About the Team

The Cloud Platform Engineering team builds and operates the highly available, active-active cloud infrastructure that powers Salesforce at scale. We treat our internal platform as a product — obsessing over developer velocity, automation-first design, and a strict "No Ticket-Ops" philosophy.
We are a lean team at the leading edge of platform engineering — AI tools in every workflow, Slack as our enterprise WorkOS, and agents wired into our GitOps pipelines. We move fast, we automate everything, and we expect you to do the same.

The Shared Team DNA

We are "T-shaped" engineers with distinct focus areas who learn from one another. Every member shares a passion for:

• Platform-as-a-Product: Internal engineers are our customers — their DX and velocity come first.

• Eradicating Toil: Recurring issue? Write the automation. Ship code, don't file tickets.

• Shift-Left Security: Compliance and guardrails baked into the code by default — never bolted on.

• SRE Mindset: Engineer for failure. Self-healing systems. 99.999% availability.

• Deep Observability: Rich telemetry, distributed tracing, automated alerting — proactive, not reactive.

• AI-Native & Agentic: AI tools in every workflow, agents in every pipeline.
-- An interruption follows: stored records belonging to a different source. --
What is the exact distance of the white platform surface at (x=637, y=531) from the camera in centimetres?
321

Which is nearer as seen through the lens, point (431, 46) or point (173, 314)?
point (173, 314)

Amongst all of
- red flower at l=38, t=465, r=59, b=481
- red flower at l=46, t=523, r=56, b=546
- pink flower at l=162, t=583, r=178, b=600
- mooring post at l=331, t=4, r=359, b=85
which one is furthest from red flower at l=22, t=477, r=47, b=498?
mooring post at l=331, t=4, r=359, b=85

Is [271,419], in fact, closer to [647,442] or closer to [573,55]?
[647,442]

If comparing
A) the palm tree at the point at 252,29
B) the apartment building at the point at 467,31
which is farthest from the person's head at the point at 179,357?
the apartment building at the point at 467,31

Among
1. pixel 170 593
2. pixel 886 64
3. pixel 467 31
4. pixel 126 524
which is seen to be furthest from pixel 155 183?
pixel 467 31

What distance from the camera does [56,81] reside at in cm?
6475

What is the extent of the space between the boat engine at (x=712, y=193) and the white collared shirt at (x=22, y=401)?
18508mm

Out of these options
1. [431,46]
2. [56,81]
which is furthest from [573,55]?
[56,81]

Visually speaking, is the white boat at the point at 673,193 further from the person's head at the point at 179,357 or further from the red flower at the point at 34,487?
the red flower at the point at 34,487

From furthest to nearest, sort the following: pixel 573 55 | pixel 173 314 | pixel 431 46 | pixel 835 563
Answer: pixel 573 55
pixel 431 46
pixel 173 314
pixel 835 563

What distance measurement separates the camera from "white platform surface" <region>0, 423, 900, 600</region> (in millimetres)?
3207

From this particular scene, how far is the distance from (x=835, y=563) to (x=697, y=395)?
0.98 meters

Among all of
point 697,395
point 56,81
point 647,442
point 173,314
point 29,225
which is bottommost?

Non-negotiable.

About the Role

You are the engineer who builds the cloud infrastructure engine. Partnering across platform teams, you design and deliver the infrastructure vending machines and reusable IaC modules that empower internal product teams to provision fully governed, multi-account AWS environments in 15 minutes, not two weeks. You own your domain like a product — understanding customer pain, reducing friction, and shipping solutions.

Your Impact – Responsibilities

• AWS Infrastructure Vending Machine: Own AFT as Terraform Enterprise SME; automate multi-region, multi-account provisioning via AWS Organizations and Control Tower.

• Enterprise Golden Modules: Author, test, and version-control a library of secure, pre-approved Terraform modules; translate compliance requirements into Sentinel/SCP policies.

• CI/CD & Guardrail Integration: Embed automated security scanning, Policy-as-Code enforcement, and cost guardrails directly into developer PRs — leveraging AI to intelligently surface risk, suggest remediations, and evolve the ruleset continuously.

• Resilience & Active-Active Delivery: Implement automated failover across AZs and regions using Cloud WAN, ARC, and FIS; lead Game Days simulating catastrophic failure.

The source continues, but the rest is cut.